Trachea: In layman’s
terminology, the windpipe. The trachea begins on its upper
end just below the larynx and extends inferiorly into the
chest to where it splits into the right and left mainstem
bronchi, which deliver inspired air to the right and left
lungs, respectively.
Tracheal resection
and reanastomosis: A surgical procedure for tracheal
stenosis in which the damaged,
narrowed segment of the trachea is removed and the healthy
remaining trachea is sutured back together.
Tracheotomy-dependence:
The state of having no choice but to breathe through a tracheotomy
tube, because of an obstruction of the normal “pathway”
for breathing, through nose and/or mouth, through the larynx,
and only then into the trachea. Tracheotomy dependence may
occur because part or all of the larynx has been removed,
e.g., for cancer, or because of severe scarring or inflammation.
Tracheotomy tube:
A device that is surgically placed into the trachea low in
the neck, with its tip well inside the trachea
and its other end anchored to a faceplate that sits on the
surface of the neck. A tracheotomy tube allows an individual
to breathe directly from the neck opening into the trachea
as an alternative to normal breathing through the nose and/or
mouth.
*Traditional diagnostic
model (for voice disorders): The method of diagnosis
used up to recent decades, and still by far the most prevalent
model worldwide. Here, the clinician collects a patient history
and then proceeds directly to mirror examination, or possibly
one using the fiberscope. Unfortunately, many diagnoses may
be missed due to missing information. See also [internal link:
BVI’s diagnostic model/method for voice disorders].
Transnasal esophagoscopy
(TNE): A diagnostic procedure that involves passing
a slender, flexible video-endoscope through a topically
anesthetized nasal passage into the back of the nose,
down past the larynx, and through the whole length of the
esophagus. Formerly, esophagoscopes
were much larger in diameter than the newer scope. This makes
passage of the scope relatively pain-free so that topical
anesthesia is all that is required. Occasionally,
anxious patients are slightly sedated for the procedure; more
commonly, sedation is not needed and in this latter instance
the patient may not only drive to the examination, but drive
back to work or home afterwards.
Transverse cordotomy:
A surgical procedure on the posterior part of the vocal fold,
first described to our knowledge by Dr. Haskins Kashima of
Johns Hopkins University many years ago. The procedure is
done for bilateral vocal fold paralysis or for glottic stenosis
caused by injury and resultant scarring of the vocal
folds together. Typically, an individual undergoes
this procedure because of tracheotomy-dependence
or because of marked exercise intolerance.

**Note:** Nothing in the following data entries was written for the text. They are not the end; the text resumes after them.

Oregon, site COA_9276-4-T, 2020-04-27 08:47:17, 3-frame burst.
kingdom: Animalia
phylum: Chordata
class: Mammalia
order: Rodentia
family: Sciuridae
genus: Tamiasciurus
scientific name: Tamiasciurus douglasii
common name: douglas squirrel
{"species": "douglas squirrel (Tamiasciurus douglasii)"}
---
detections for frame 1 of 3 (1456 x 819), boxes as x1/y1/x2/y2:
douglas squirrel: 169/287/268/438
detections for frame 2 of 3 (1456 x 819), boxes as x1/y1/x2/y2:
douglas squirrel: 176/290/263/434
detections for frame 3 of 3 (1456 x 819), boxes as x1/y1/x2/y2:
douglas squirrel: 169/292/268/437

The procedure is performed endoscopically, using the laser
to make an incision across the posterior end of the most damaged
or least functioning vocal fold. Inherent to this problem,
and to this solution, is the idea that one trades away a little
bit of voice to gain a little bit better airway.
Tremor:
See vocal tremor.
Trial therapy:
The use of a variety of brief therapy approaches during the
initial diagnostic encounter to assess the vocal
phenomenology that results, and also to see what
changes of voice production appear to be possible for the
patient, versus which ones seem not to be, due to physical
limitation or nonorganic interference.